Extract every line of the data below that contains the word "item".

═══ Provided entries ═══

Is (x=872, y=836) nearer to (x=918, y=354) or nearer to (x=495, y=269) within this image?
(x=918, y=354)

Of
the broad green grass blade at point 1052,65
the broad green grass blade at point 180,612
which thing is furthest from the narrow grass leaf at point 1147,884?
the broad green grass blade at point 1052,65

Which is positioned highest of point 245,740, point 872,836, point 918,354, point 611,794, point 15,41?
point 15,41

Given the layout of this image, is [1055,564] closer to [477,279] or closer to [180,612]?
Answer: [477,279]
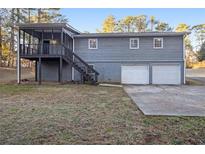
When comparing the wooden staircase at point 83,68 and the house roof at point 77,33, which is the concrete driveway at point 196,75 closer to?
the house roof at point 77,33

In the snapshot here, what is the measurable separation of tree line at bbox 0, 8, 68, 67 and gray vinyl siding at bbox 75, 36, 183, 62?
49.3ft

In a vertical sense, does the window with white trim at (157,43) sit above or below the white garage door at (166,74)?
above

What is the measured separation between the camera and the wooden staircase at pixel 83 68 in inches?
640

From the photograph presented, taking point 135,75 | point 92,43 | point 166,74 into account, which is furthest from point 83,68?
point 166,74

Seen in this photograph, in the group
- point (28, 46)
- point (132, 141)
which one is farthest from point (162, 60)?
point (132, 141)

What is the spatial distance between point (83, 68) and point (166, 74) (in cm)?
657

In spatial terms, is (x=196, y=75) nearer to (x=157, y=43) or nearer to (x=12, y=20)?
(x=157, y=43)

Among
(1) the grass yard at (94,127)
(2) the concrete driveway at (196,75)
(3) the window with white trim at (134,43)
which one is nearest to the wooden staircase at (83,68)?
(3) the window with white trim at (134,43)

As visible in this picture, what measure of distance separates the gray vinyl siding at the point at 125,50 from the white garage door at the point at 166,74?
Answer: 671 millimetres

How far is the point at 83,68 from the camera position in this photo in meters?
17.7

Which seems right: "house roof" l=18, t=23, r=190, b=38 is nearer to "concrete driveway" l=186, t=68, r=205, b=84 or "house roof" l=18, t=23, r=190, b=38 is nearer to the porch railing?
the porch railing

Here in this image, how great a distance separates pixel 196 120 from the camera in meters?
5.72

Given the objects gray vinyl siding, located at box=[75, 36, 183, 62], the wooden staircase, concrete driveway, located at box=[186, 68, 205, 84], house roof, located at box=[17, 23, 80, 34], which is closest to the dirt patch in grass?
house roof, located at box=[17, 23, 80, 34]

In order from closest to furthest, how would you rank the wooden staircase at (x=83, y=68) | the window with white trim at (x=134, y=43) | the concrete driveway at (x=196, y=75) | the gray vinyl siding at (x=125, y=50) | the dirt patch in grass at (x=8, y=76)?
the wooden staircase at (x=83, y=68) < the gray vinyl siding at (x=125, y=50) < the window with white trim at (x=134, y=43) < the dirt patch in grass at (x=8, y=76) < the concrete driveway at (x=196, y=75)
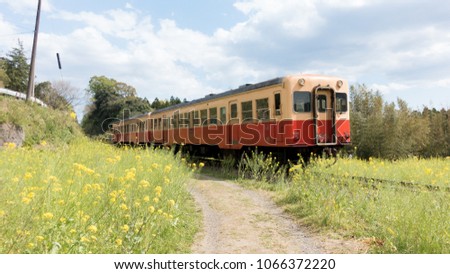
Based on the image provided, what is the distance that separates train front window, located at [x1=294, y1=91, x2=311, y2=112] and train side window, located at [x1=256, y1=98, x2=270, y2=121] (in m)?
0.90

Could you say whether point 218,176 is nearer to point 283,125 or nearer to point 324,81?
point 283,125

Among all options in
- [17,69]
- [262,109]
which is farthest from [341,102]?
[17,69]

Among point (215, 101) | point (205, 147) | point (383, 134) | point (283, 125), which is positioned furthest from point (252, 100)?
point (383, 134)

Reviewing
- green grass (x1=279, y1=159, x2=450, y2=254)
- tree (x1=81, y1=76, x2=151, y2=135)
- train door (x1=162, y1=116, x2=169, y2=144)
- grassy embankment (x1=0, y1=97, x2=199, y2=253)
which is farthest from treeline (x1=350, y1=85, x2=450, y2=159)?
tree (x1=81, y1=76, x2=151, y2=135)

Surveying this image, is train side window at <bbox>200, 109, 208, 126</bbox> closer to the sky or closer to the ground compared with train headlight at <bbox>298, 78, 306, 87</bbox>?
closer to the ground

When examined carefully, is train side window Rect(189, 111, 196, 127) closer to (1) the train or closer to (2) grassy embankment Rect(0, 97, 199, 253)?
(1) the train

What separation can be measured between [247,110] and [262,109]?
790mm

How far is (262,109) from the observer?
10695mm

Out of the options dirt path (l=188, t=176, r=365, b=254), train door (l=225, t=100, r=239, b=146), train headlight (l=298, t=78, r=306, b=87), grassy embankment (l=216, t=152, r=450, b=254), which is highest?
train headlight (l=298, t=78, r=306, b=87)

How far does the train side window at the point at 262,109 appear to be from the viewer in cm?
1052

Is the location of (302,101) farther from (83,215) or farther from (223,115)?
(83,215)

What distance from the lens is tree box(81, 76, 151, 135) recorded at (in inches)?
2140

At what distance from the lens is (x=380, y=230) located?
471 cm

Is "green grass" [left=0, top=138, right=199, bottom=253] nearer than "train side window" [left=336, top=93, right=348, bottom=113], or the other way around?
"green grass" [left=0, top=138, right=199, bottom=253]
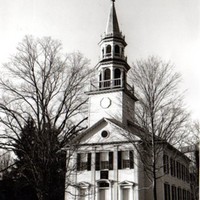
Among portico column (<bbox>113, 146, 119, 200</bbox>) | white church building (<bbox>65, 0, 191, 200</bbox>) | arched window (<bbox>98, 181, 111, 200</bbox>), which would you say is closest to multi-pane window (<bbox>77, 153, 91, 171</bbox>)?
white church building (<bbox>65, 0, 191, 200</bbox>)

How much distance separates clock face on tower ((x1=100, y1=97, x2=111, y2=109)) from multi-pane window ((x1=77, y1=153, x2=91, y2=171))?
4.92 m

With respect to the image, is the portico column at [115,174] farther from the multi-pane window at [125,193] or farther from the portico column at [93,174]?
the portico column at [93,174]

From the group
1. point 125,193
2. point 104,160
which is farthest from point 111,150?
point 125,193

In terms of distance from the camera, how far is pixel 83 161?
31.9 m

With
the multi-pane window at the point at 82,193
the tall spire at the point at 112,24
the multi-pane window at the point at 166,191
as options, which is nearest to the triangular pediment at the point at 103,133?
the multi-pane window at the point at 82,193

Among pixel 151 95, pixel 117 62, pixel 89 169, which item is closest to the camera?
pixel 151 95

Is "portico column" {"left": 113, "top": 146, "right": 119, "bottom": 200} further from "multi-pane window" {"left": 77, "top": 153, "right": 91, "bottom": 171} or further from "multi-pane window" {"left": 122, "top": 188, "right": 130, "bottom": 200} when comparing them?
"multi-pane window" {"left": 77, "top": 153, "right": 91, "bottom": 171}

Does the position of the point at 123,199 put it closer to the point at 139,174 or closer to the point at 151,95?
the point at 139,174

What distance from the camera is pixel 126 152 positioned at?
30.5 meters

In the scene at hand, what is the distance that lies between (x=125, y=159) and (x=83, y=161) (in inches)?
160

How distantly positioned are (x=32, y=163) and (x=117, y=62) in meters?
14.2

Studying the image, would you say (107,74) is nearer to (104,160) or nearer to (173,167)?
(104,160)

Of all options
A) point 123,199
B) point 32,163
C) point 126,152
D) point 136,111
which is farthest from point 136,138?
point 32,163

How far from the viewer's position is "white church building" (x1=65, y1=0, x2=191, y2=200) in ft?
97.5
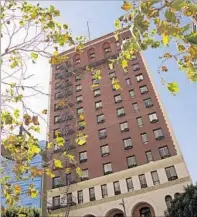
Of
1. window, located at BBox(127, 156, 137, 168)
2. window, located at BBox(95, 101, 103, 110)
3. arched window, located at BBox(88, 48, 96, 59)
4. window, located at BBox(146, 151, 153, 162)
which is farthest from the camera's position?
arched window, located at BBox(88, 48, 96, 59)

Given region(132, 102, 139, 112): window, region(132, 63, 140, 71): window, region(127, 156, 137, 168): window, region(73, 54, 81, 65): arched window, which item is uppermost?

═══
═══ Provided entries ═══

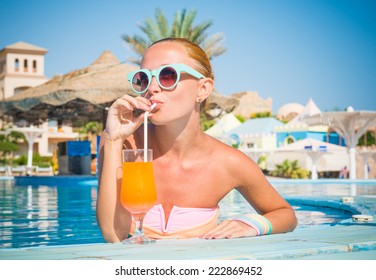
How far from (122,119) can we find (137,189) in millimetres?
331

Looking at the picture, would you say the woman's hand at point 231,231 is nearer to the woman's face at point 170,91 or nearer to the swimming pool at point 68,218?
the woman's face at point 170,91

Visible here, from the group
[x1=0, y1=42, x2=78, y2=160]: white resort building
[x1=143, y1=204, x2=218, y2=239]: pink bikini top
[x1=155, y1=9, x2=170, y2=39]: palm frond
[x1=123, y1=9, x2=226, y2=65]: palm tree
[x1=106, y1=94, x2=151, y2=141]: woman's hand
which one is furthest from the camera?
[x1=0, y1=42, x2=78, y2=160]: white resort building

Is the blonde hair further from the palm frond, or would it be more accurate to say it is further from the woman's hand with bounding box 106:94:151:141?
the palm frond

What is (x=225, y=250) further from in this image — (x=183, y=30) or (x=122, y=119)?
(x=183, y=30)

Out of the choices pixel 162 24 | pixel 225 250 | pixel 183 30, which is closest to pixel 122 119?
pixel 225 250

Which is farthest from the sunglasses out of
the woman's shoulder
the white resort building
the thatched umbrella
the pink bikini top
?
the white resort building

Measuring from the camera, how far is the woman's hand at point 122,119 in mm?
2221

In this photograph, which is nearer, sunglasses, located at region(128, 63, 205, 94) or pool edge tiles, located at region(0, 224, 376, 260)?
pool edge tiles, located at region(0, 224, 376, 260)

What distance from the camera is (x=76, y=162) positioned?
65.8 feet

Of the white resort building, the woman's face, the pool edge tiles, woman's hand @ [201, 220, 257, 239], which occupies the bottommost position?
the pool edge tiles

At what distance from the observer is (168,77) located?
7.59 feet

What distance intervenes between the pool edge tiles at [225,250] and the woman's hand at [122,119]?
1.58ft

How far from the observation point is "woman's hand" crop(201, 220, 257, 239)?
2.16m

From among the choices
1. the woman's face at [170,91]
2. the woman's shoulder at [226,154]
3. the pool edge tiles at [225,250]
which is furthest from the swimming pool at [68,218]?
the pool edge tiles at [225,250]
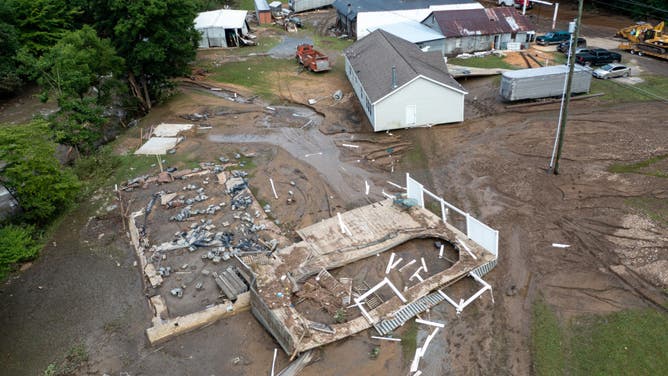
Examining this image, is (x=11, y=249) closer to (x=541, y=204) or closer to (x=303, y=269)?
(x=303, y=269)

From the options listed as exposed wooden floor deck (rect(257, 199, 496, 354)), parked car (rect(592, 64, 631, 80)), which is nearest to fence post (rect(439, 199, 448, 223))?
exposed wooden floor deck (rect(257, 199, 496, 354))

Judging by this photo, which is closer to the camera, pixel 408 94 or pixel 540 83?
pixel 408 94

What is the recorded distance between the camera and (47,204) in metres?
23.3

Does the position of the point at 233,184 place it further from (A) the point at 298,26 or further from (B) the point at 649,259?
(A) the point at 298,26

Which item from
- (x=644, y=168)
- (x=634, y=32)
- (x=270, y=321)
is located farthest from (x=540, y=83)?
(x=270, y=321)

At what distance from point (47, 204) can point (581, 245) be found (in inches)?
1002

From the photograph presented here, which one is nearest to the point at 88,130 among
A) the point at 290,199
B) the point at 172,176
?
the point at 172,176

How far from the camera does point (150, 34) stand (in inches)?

═══

• Response for this exercise
Among pixel 151 95, pixel 117 62, pixel 89 169, which item is closest to the camera?
Given region(132, 102, 139, 112): window, region(132, 63, 140, 71): window, region(127, 156, 137, 168): window, region(73, 54, 81, 65): arched window, which item is uppermost?
Which item from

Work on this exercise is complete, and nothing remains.